Seramik Ana Sanat Dalı Yüksek Lisans Tezi

Tez Özeti: İnsanlığın şehirleşme süreci endüstrileşmeyle beraber çoğunlukla ekonomik sebeplerle şekillenmektedir. Ekonomik parametrelerin yanı sıra güvende olma, aidiyet ve mülkiyet kavramları da kenti şekillendiren unsurlardan olmuştur. İlk kentlerin kuruluşu ile devam eden teknolojik süreçte farklı kentsel yapı materyallerin ortaya çıkışı ve bugüne yansıyan toplumun değişimi üzerine bir araştırma yapılmaktadır.

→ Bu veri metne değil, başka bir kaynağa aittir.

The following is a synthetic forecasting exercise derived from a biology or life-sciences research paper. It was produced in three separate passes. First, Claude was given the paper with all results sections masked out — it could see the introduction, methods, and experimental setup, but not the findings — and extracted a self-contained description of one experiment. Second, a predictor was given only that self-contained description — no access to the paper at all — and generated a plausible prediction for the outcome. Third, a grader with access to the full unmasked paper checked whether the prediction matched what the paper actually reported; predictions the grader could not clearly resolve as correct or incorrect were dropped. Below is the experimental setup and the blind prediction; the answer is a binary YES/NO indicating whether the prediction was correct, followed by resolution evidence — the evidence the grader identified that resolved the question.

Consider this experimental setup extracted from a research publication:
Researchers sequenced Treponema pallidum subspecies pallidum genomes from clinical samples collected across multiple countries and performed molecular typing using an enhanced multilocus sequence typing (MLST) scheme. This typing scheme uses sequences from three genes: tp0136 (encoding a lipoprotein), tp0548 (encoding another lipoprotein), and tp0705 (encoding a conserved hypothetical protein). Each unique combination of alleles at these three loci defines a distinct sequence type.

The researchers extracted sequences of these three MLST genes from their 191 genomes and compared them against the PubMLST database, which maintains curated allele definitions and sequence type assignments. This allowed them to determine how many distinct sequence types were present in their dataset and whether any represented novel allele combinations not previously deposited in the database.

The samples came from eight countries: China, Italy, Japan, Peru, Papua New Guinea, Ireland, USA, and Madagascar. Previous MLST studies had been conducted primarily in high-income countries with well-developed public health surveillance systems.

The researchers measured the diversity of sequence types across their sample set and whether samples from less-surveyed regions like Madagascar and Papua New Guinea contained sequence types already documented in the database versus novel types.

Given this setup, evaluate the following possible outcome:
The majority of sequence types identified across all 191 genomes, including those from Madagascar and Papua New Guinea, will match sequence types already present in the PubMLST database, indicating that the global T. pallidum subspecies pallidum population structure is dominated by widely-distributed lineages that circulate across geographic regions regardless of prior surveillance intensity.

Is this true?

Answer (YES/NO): NO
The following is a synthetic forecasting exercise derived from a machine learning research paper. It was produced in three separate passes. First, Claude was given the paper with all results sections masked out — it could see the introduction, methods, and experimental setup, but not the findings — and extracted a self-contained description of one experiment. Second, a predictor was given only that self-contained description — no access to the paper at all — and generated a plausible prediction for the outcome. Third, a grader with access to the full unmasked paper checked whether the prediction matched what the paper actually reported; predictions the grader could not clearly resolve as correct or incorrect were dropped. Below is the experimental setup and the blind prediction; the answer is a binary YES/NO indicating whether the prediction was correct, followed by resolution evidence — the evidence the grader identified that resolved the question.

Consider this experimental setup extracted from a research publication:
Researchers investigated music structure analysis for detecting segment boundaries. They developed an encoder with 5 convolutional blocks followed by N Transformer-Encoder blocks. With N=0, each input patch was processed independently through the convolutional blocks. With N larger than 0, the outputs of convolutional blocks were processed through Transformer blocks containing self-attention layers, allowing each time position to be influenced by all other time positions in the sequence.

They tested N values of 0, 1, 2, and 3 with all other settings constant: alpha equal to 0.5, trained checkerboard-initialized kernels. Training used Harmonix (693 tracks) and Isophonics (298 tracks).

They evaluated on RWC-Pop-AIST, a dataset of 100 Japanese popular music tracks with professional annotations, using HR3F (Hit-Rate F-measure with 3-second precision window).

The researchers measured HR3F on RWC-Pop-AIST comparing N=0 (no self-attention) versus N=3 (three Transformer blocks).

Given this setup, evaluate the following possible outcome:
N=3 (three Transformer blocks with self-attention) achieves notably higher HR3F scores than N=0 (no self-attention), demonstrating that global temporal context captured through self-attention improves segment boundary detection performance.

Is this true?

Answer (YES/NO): NO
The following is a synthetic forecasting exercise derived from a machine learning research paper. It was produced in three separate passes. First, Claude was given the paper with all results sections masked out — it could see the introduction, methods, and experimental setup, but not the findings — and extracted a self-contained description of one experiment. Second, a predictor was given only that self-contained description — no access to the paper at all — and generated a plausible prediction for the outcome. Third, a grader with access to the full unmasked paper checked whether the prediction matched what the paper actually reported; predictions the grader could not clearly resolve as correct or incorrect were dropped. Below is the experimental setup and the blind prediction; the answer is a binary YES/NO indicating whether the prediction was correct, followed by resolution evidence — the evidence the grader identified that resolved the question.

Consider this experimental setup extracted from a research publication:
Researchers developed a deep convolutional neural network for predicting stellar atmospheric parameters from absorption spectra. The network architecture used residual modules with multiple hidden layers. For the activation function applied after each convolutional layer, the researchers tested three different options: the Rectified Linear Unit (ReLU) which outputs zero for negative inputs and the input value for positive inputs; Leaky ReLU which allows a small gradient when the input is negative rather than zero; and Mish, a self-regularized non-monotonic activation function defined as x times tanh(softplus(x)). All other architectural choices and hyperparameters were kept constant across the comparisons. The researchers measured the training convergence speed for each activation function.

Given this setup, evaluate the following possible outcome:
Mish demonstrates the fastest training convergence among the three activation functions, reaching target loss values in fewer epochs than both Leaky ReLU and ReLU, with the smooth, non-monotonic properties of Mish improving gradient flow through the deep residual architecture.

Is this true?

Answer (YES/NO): YES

Araştırmanın birinci bölümünde; aidiyet ve mekânsal bağlamı, farklı psikanalitik güdülenme kuramları üzerinden incelenmektedir. Bölümün devamında; kendi evini ve alanını inşa eden insanla, yapılmış olanın içine yerleşmek zorunda kalınan kent örneklerini incelenmektedir. Leibniz, Spinoza ve Simmel gibi düşünürlerin mefhumları göz önünde tutularak araştırmanın sanatsal pratiklerin altyapısı oluşturulmuştur. İkinci bölümde ise, kent ve aidiyet kavramı üzerine üretilen sanat eserleri incelenmektedir. Sanatsal pratik ile metropolün olumsuz etkilerinden sıyrılarak kentin gerçekleriyle yüzleşmesi sağlanabileceği düşünülmektedir. Özellikle şehirlerde artan nüfus ve yabancılaşan birey, toplumsal bir sorun haline gelmektedir. Kentteki sonu olmayan endüstriyel ve çevresel değişim, farklı dönem sanatçı ve düşünürlerinin ortak tepkisel üretimlerinde de karşılık bulmaktadır. Araştırma dahilinde yapılan çalışma ve pratikler; kent üzerindeki baskıcı değişimin etkilerini görünür hale getirip, şehirde kullanılan malzeme ve imajlar üzerinden düşünmeyi ve üretmeyi hedeflemektedir. Tüm bu pratikler sonucunda ise iktidarın dinamiklerini, farklı bakış açıları içerisinde kullanarak dönüştürme ve bu imgelere farklı anlamlar kazandırmak hedeflenmektedir. Sanata ve günlük yaşama dair yargıları kırarak insanları yeniden düşünmeye teşvik etmek ve gösteri toplumunun imgelerine karşı bireysel imgeleri geliştirmek amaçlanmaktadır.